Aim of the exercise:
The part below that opens with the line containing "LZ35402 German Bergepanzer Hetzer - late" and closes with the line containing "Lampa przedwojenna" should be copied exactly, minus any pictures.

───── Given data ─────

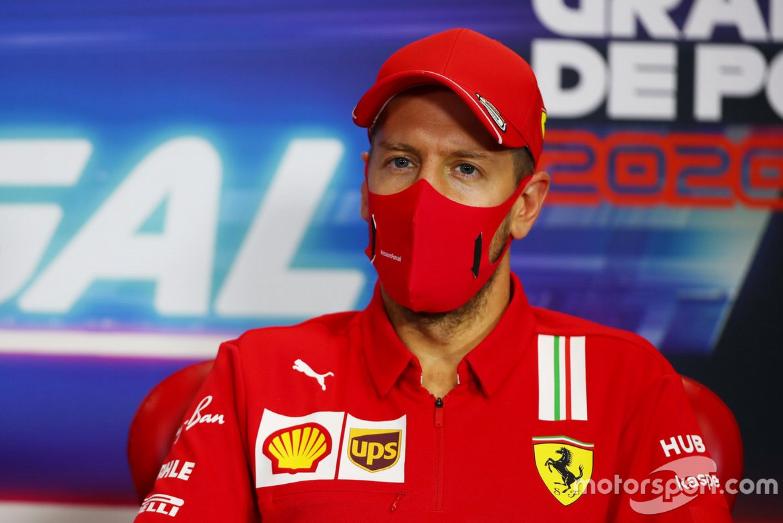 #F1 #PortugueseGP 🇵🇹 2020 PressConference #Vettel @ScuderiaFerrari #ForzaFerrari #SebastianVettel #Ferrari #Seb5 @F1 https://t.co/zFplKjosQs
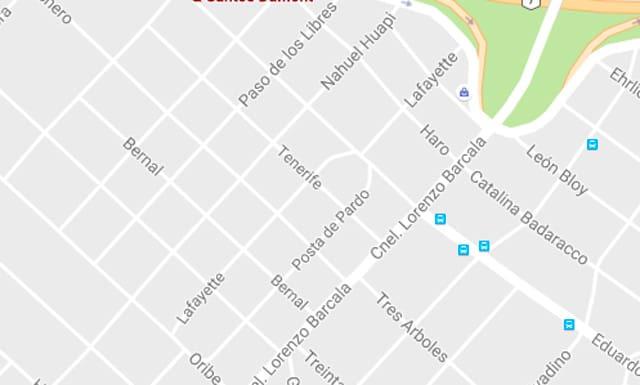 El barrio El Pilar ya puede conectarse a las cloacas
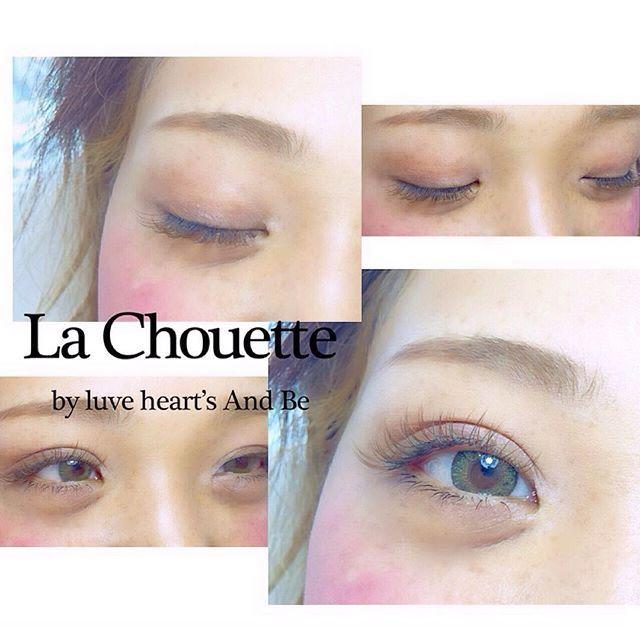 . お客様アイラッシュ** . LaChouetteアイラッシュは 高い技術のスタッフばかりなので 安心、安全です♡ . エクステ初めてのお客様も 安心してご来店ください(*^_^*) . 初めてのお客様は初回50%オフ♡ . LaChouette 0661315100 . #lachouette#マツエク#まつげエクステ#カラーエクステ#メイク#eyelash#eyelashs#おフェロ#makeup#make#メイクアップ#おしゃれ#デザイン
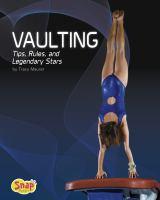 Vaulting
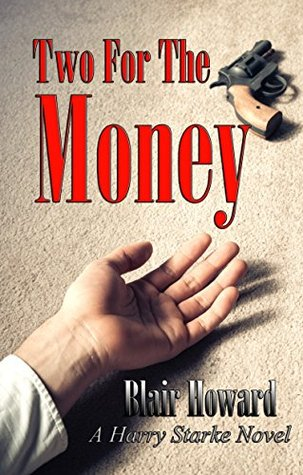 Two for the Money (Harry Starke #2)
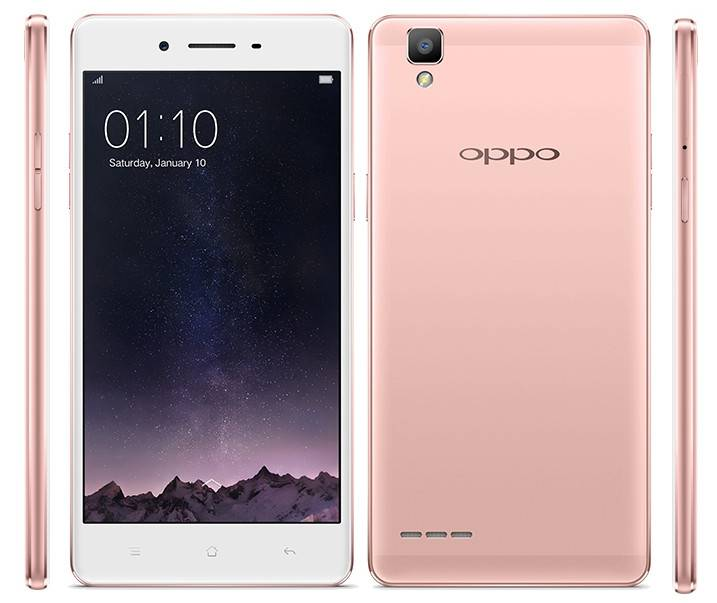 Oppo F1 Rose Gold edition_1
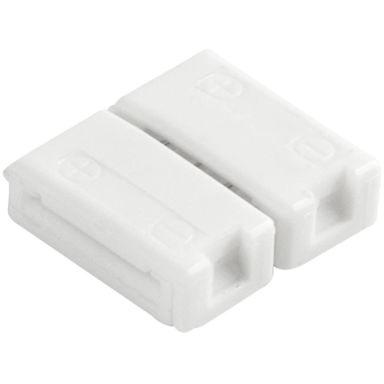 Hide-a-Lite 7501399 Liitos malliin RGB, IP20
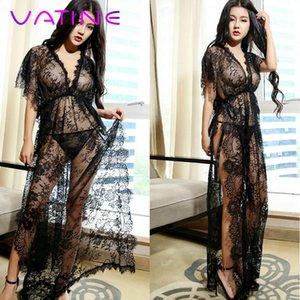 Vatine Sexy lingerie Side Slit Erotic Lingerie Black Lace Robe + T-Thongs Sexy Pijamas Suit vestido longo Pijamas profunda V-Neck T200517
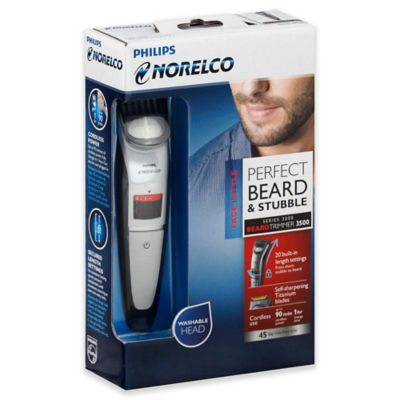 Philips Norelco Beard & Mustache Trimmer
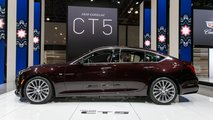 2020 Cadillac CT5 Live Images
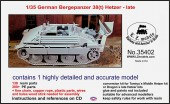 LZ35402 German Bergepanzer Hetzer - late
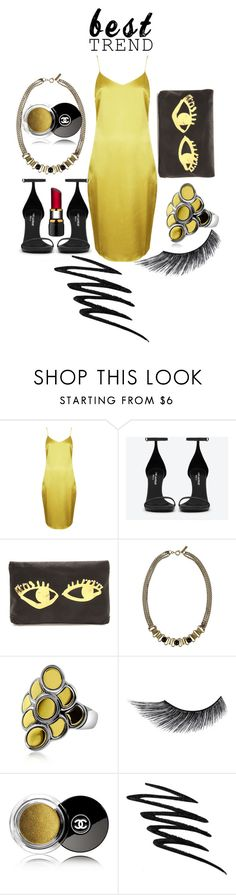 """""""Celebrate Our 10th Polyversary!"""" by irinchik ❤ liked on Polyvore featuring Topshop, Yves Saint Laurent, Isabel Marant, John Hardy, eylure, Chanel, Prescriptives, Kosta Boda, polyversary and contestentry"""
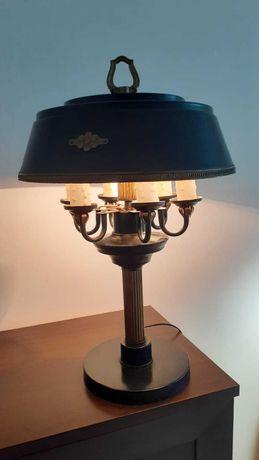 Lampa przedwojenna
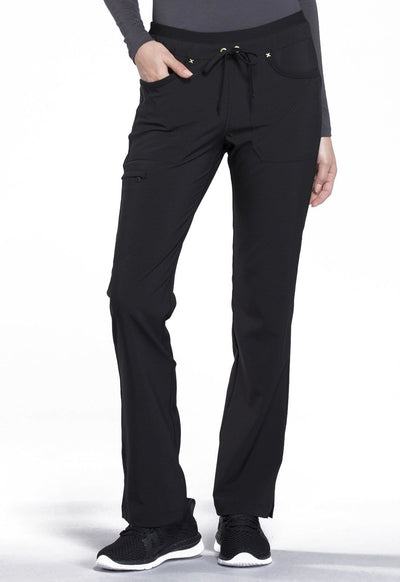 CK010<br> Mid Rise Tapered Leg Drawstring Pants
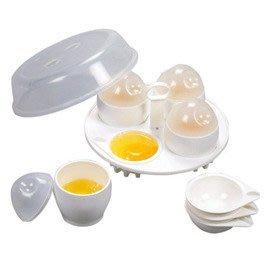 OKAY 微波餐具家庭號4入兩用煮蛋器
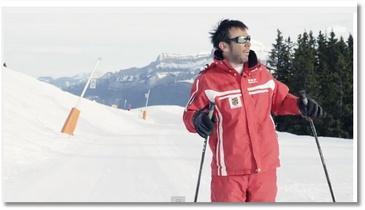 Quand on est au ski : Palmashow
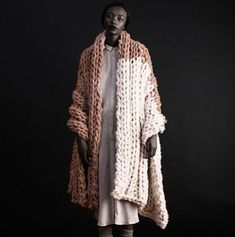 freeform knitted duster coat                                                                                                                                                                                 More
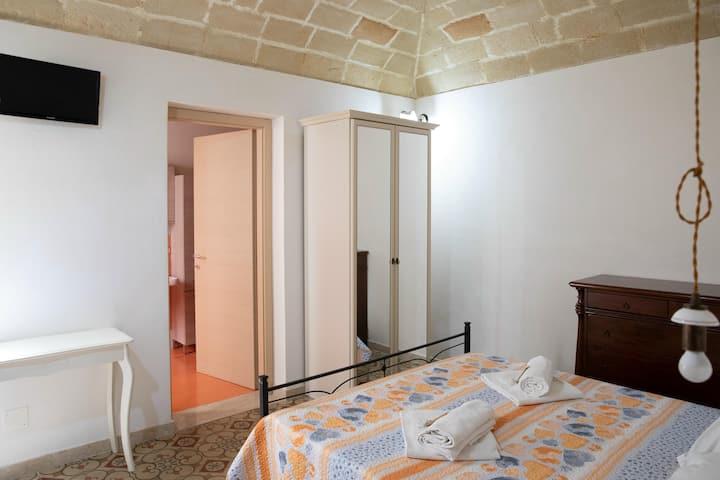 Appartamenti Fardella 250 Sirena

─────

Result of the exercise:
 LZ35402 German Bergepanzer Hetzer - late
 """""""Celebrate Our 10th Polyversary!"""" by irinchik ❤ liked on Polyvore featuring Topshop, Yves Saint Laurent, Isabel Marant, John Hardy, eylure, Chanel, Prescriptives, Kosta Boda, polyversary and contestentry"""
 Lampa przedwojenna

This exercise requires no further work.